* YANG DIHARAPKAN
Temukan semua baris dalam materi di bawah yang memuat kata "jacket", lalu salin baris-baris itu. Huruf besar dan kecil harus sama persis.

* KUMPULAN CATATAN

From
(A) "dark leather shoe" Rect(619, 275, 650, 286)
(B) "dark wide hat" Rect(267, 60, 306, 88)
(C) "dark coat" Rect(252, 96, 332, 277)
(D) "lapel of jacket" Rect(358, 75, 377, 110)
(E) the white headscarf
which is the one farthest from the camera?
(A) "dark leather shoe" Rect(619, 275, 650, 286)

* * *

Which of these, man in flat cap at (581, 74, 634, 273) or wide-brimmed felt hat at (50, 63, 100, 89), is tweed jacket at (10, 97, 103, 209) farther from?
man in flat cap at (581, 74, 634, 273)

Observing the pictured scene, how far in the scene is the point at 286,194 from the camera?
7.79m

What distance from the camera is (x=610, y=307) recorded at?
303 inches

* JAWABAN TERTULIS
(D) "lapel of jacket" Rect(358, 75, 377, 110)
Which of these, man in flat cap at (581, 74, 634, 273) or wide-brimmed felt hat at (50, 63, 100, 89), is tweed jacket at (10, 97, 103, 209) farther from?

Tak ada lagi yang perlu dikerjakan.